Language innovation is about developer productivity. We start using newer languages because we’re more productive than when using our previous tools. That’s how I feel about TypeScript: I’m more productive in TypeScript than I am in JavaScript. I believe you and your team will be more productive as well.
But using TypeScript doesn’t mean that you can avoid learning some JavaScript. TypeScript and JavaScript are very complementary. TypeScript’s idioms are consistent with JavaScript’s idioms. You can’t view TypeScript as “C# in a browser.” You’ll be much more productive if you think of TypeScript as a new, more productive vocabulary for large JavaScript development.

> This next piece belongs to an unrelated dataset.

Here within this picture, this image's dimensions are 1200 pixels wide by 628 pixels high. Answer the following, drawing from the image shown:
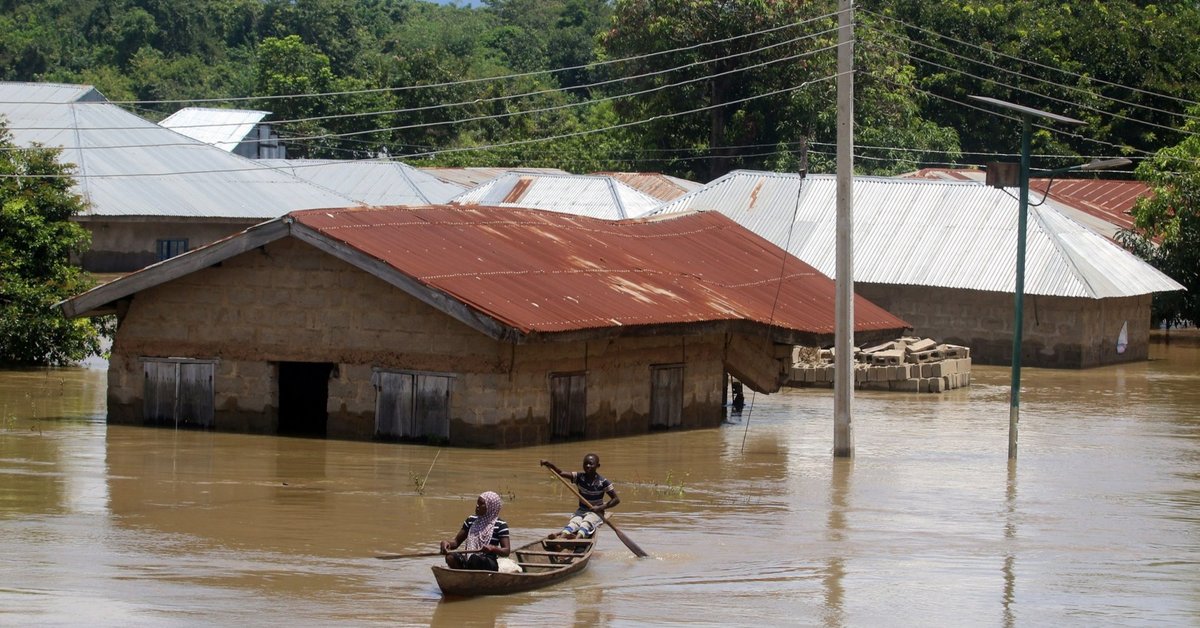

In this article, I demonstrated many of the features that make TypeScript a more productive language than JavaScript. You can create types by using a natural vocabulary. Those types can include overloads of different methods, such as with specialized signatures. But the type system isn’t like C#, Java, or C++; it’s a structural type system. Code doesn’t need to declare the types of interfaces supported, return values, or all local variables. The TypeScript compiler can infer that support from the usage and the definition of types. TypeScript also supports generics in a manner consistent with that of current JavaScript libraries. And, of course, my favorite feature: marshalling this on lambda-style methods.
Finally, TypeScript interacts well with JavaScript. You can avoid marshalling this by declaring methods using the classic JavaScript function syntax. You can also declare variables using the any type when JavaScript methods may return unrelated types, depending on the inputs.
TypeScript is a step forward for JavaScript-based web development, making your code more productive and easier to maintain.